The innovators that I knew, Microsoft, Dell, IBM, HP, and Cisco, were all transforming. Dell had just made a colossal misstep. It had bet against the cloud and was now pivoting back.

I soon realized that the technology world had changed dramatically. Many CEOs are now finding out the same thing.

The Rub

Small business has very little room for mistakes.

Many have cut their employees and done all the things they know to do.

Yet, they still have no idea how to restart their businesses.

Most economists would agree the recovery will not be quick. 

For most of us, it is like we went to sleep on Earth and woke up on Mars. What you need to survive, let alone thrive, in this environment, is different.

The Need

Most CEOs that I talk to will say, “I need to rethink my whole business.” Yet, they do not have the slightest idea of where to start.

That is where I can help.

Exactly ten years ago, Alexander Osterwalder and Yves Pigneur wrote a book called "Business Model Generation". The book’s purpose was to give the world a universal language to design new business models.

A business model is how a firm creates value and earns money for that value. Business model design is a process. Startups sometimes use it, and some large enterprises now have units that use it.

I have talked about it in previous newsletters. But other than that, you may not have heard of it.

It is not a process known by many people outside of the innovation ecosystem, especially not CEOs older than their mid-30s. 

Applying Business Model Design

Business model design starts with value proposition design.

Let us analyze Panera using two different market value concepts from opposite sides of the spectrum: product and value proposition.


Here is the marketing message for a product-based business approach applied to Panera.  

We offer salads, sandwiches, baked goods, and other specialty food items for breakfast, lunch, and dinner.

The product-based approach sounds like, “I sell [insert product here].” You see this all the time.

Value Proposition Design

We help health-conscious individuals and families eat affordably with our selection of nutritious and high-quality alternatives for breakfast, lunch, and dinner.

We see that with the product-based approach, the focus is only on the product—nothing about the customer or what the customer values are mentioned. 

With value proposition design, we can see who the customers are (i.e., health-conscious individuals and families), what they value (i.e., healthy, and nutritious food), and how Panera helps them to eat affordably based on those values.

Better Outcomes by Design

Panera has made particular products, services, and marketing choices because they focus on delivering tangible value to a target customer attempting to eat affordably. There are no high-calorie burgers on the menu.

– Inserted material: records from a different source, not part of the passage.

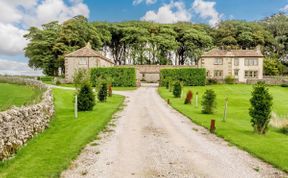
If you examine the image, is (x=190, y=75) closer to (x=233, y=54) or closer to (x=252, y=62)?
(x=233, y=54)

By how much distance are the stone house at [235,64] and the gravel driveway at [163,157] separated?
6036 cm

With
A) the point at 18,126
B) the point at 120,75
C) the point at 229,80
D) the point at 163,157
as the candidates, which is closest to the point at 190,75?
the point at 229,80

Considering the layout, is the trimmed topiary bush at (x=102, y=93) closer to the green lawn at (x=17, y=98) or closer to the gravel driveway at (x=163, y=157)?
the green lawn at (x=17, y=98)

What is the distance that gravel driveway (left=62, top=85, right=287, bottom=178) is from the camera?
9.95m

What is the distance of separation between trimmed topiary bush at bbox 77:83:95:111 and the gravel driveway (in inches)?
373

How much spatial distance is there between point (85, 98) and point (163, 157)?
15720 mm

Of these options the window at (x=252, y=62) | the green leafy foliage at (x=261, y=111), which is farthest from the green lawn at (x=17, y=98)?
the window at (x=252, y=62)

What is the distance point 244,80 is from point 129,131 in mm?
64140

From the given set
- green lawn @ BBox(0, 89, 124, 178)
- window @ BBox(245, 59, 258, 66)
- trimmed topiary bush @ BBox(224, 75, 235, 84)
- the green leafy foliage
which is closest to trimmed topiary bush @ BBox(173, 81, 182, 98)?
green lawn @ BBox(0, 89, 124, 178)

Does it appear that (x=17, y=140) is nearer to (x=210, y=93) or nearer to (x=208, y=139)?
(x=208, y=139)

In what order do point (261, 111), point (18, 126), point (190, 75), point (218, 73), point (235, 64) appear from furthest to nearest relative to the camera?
point (218, 73)
point (235, 64)
point (190, 75)
point (261, 111)
point (18, 126)

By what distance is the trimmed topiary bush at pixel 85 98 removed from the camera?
86.9 ft

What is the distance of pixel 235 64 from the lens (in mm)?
75938

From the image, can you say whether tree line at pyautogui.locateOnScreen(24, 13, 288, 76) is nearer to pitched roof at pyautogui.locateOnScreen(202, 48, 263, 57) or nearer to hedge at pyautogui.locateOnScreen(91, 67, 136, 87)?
pitched roof at pyautogui.locateOnScreen(202, 48, 263, 57)
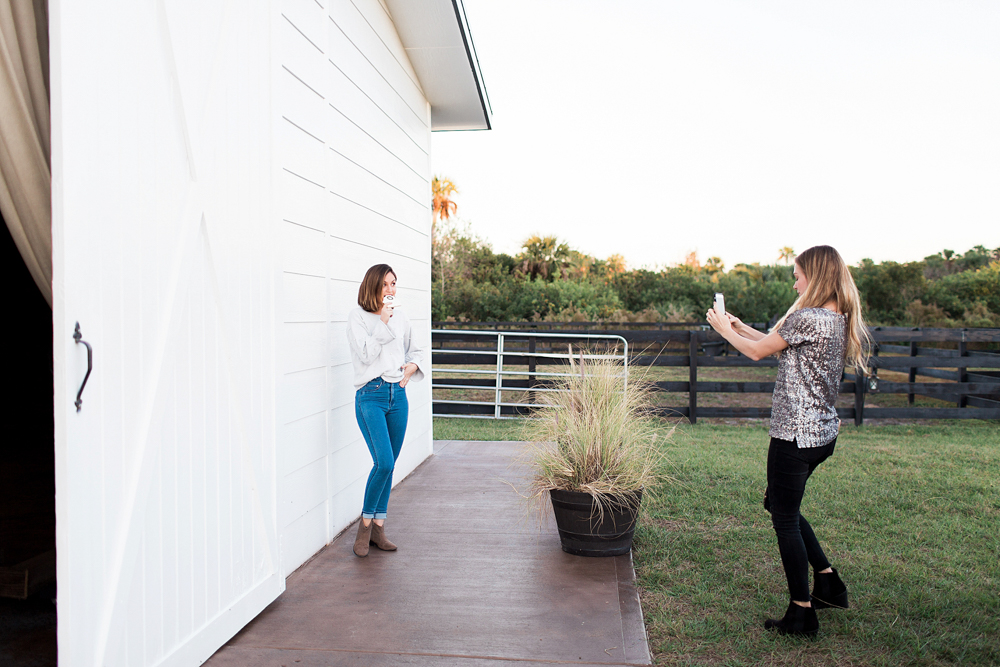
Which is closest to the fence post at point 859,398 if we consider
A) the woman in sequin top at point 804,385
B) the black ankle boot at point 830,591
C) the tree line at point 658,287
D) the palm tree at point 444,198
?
the black ankle boot at point 830,591

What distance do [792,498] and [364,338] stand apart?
2245 millimetres

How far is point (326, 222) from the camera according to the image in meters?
3.85

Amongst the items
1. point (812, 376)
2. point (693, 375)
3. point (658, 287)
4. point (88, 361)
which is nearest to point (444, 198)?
point (658, 287)

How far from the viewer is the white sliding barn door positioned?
1.78m

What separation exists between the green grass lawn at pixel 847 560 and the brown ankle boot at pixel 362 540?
4.95 ft

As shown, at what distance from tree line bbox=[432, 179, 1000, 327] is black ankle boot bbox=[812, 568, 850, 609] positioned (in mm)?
19005

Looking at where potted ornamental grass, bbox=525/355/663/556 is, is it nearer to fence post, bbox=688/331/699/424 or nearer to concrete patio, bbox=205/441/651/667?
concrete patio, bbox=205/441/651/667

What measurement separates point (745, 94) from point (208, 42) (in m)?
17.3

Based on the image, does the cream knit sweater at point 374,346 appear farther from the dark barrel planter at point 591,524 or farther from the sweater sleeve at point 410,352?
the dark barrel planter at point 591,524

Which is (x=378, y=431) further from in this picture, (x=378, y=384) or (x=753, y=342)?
(x=753, y=342)

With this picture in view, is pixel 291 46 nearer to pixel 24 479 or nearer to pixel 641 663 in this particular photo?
pixel 641 663

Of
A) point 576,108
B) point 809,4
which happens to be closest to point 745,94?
point 809,4

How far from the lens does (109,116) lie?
1.94 meters

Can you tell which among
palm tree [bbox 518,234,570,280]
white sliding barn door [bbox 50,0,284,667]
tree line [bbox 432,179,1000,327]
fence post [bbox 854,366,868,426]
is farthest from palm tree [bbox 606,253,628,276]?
white sliding barn door [bbox 50,0,284,667]
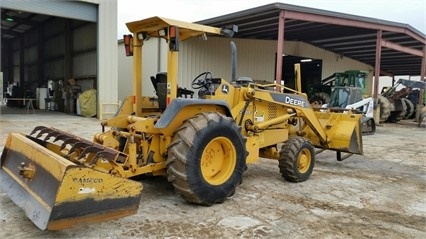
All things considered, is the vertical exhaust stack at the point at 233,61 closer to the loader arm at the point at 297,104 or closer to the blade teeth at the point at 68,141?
the loader arm at the point at 297,104

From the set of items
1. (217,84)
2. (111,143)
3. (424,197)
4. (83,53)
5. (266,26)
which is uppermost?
(266,26)

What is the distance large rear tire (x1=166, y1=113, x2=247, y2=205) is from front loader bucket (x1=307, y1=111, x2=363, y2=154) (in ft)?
8.30

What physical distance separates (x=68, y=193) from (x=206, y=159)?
1615 mm

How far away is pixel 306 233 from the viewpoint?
3.34m

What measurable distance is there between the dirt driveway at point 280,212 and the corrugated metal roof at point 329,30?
7.90 metres

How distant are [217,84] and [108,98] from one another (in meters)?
10.7

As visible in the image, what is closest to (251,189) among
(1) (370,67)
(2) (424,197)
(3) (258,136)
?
(3) (258,136)

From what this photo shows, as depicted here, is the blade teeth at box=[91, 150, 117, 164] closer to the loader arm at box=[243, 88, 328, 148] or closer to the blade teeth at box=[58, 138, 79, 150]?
the blade teeth at box=[58, 138, 79, 150]

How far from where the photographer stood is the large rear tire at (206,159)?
364 centimetres

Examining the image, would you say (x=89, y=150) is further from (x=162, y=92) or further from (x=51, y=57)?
(x=51, y=57)

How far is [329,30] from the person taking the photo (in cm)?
1617

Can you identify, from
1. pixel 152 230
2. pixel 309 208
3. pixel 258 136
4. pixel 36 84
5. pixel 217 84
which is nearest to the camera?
pixel 152 230

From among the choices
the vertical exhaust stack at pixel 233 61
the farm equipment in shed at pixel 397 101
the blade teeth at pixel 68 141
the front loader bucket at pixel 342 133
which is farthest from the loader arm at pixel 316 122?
the farm equipment in shed at pixel 397 101

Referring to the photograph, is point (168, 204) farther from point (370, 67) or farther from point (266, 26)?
point (370, 67)
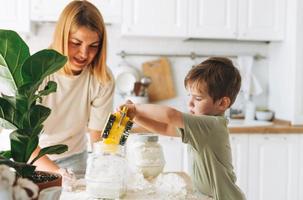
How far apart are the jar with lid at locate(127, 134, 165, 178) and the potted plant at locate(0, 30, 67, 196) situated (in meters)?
0.47

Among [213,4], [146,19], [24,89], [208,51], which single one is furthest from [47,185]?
[208,51]

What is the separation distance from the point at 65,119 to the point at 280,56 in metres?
2.09

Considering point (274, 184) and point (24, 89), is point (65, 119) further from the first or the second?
point (274, 184)

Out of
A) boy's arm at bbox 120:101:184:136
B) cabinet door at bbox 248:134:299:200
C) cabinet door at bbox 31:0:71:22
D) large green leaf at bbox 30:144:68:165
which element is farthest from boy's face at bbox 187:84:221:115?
cabinet door at bbox 31:0:71:22

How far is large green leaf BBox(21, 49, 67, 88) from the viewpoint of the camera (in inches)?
32.2

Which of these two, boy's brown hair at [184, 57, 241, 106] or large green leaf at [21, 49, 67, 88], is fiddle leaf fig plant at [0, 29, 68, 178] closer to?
large green leaf at [21, 49, 67, 88]

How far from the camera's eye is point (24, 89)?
0.82 m

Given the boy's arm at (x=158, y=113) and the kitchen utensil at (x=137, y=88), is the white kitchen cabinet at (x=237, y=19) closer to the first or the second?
the kitchen utensil at (x=137, y=88)

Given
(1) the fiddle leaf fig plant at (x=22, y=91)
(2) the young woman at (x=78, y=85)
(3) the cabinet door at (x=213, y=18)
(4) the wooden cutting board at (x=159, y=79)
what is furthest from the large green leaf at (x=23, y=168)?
(4) the wooden cutting board at (x=159, y=79)

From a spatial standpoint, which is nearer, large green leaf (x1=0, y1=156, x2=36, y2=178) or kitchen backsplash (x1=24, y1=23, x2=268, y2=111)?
large green leaf (x1=0, y1=156, x2=36, y2=178)

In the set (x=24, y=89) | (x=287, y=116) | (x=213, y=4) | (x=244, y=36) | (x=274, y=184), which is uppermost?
(x=213, y=4)

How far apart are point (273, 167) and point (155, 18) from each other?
1334 mm

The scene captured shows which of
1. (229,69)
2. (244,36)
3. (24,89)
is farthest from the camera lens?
(244,36)

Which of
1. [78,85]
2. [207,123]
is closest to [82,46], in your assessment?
[78,85]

If they were only focused on products as they try to increase revenue, they might try burgers or maybe pizza.

Their marketing would simply push more of their products, possibly some different ones.

Instead, Panera uses its sophisticated marketing automation system to customize interactions based on each customer’s profile. Its operation is responsive to make specific offers based on customer profiles. Panera does not just arbitrarily offer me salads, bread, and cookies.

Panera has launched several new digital products this year and a few during the pandemic.

  • Subscription-based coffee
  • Family meals
  • Groceries
  • Curbside Pickup

By focusing on me and what I value, they can make many digital products to offer me for relatively low cost, testing to see which offer appeals to me until I buy, and then learning from that.

None of these new products change their business model. But each creates an opportunity for new revenue and lower costs.

Without value proposition design, none of that works effectively. Smart Insights says, 50% of firms use digital marketing without a digital marketing strategy, let alone value proposition design. 

Want a business transformed to win? 

Start with value proposition and business model design.